Given problem -> Render every line of the records below as a JSON list of strings, one string per line, with blank lines omitted. Leave the pictures out of the list.
_ _ _
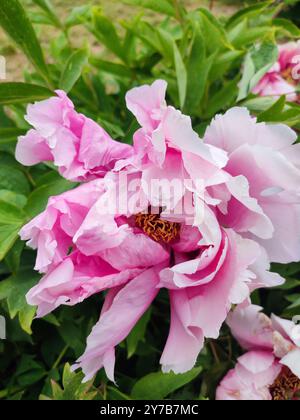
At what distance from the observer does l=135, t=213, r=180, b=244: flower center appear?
469mm

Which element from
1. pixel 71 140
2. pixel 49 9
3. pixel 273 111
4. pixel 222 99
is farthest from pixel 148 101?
pixel 49 9

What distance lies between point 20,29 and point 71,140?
0.17 metres

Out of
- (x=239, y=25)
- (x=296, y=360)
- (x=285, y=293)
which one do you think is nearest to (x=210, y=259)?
(x=296, y=360)

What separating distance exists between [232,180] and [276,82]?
0.36 m

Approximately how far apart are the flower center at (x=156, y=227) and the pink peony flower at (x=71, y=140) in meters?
0.05

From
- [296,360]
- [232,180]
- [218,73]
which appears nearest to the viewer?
[232,180]

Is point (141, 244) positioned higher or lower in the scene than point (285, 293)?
higher

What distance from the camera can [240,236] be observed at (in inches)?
17.3

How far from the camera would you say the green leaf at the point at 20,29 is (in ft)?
1.79

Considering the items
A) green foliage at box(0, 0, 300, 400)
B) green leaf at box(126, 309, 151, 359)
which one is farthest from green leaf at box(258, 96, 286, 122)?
green leaf at box(126, 309, 151, 359)

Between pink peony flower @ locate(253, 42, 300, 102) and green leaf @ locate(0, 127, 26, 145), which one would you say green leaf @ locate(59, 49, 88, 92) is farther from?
pink peony flower @ locate(253, 42, 300, 102)

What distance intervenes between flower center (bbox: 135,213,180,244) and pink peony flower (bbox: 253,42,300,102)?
1.02ft

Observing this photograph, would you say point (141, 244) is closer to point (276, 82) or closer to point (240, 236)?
point (240, 236)

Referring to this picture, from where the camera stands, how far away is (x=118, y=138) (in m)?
0.68
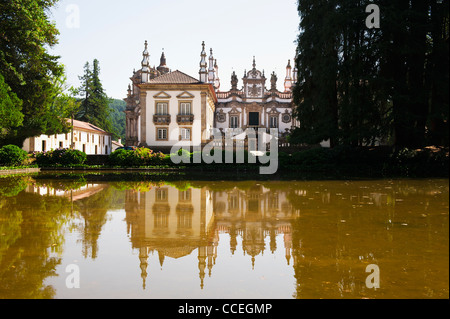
_ _ _
Written answer ->
[
  "At what distance from the observer does l=135, t=213, r=180, b=244: flower center appear?",
  "469mm",
  "Which element from",
  "1. pixel 71 140",
  "2. pixel 49 9",
  "3. pixel 273 111",
  "4. pixel 222 99",
  "is farthest from pixel 148 101?",
  "pixel 49 9",
  "What distance lies between point 20,29 and point 71,140?",
  "0.17 metres",
  "Out of",
  "- (x=239, y=25)",
  "- (x=296, y=360)",
  "- (x=285, y=293)",
  "which one do you think is nearest to (x=210, y=259)?",
  "(x=296, y=360)",
  "What separating distance exists between [232,180] and [276,82]?",
  "0.36 m",
  "Approximately how far apart are the flower center at (x=156, y=227) and the pink peony flower at (x=71, y=140) in meters?",
  "0.05",
  "From",
  "- [296,360]",
  "- [232,180]",
  "- [218,73]",
  "which appears nearest to the viewer?",
  "[232,180]",
  "Is point (141, 244) positioned higher or lower in the scene than point (285, 293)?",
  "higher",
  "What distance from the camera can [240,236] be observed at (in inches)?",
  "17.3",
  "How far from the camera would you say the green leaf at the point at 20,29 is (in ft)?",
  "1.79",
  "Considering the items",
  "A) green foliage at box(0, 0, 300, 400)",
  "B) green leaf at box(126, 309, 151, 359)",
  "which one is farthest from green leaf at box(258, 96, 286, 122)?",
  "green leaf at box(126, 309, 151, 359)",
  "Between pink peony flower @ locate(253, 42, 300, 102) and green leaf @ locate(0, 127, 26, 145), which one would you say green leaf @ locate(59, 49, 88, 92) is farther from?",
  "pink peony flower @ locate(253, 42, 300, 102)",
  "What distance intervenes between flower center (bbox: 135,213,180,244) and pink peony flower (bbox: 253,42,300,102)?",
  "1.02ft",
  "Observing this photograph, would you say point (141, 244) is closer to point (276, 82) or closer to point (240, 236)?",
  "point (240, 236)",
  "Referring to this picture, from where the camera stands, how far away is (x=118, y=138) (in m)?",
  "0.68"
]